* **Task to complete**: Convert every line of the items below into a Markdown table with two columns, Row and Line, numbering the lines in order and omitting any blank lines.

* **Extracted entries**:
--

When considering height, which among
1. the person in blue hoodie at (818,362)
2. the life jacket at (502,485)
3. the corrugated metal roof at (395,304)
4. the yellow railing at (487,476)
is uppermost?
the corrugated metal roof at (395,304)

--

* **Right answer**:
| Row | Line |
|---|---|
| 1 | When considering height, which among |
| 2 | 1. the person in blue hoodie at (818,362) |
| 3 | 2. the life jacket at (502,485) |
| 4 | 3. the corrugated metal roof at (395,304) |
| 5 | 4. the yellow railing at (487,476) |
| 6 | is uppermost? |
| 7 | the corrugated metal roof at (395,304) |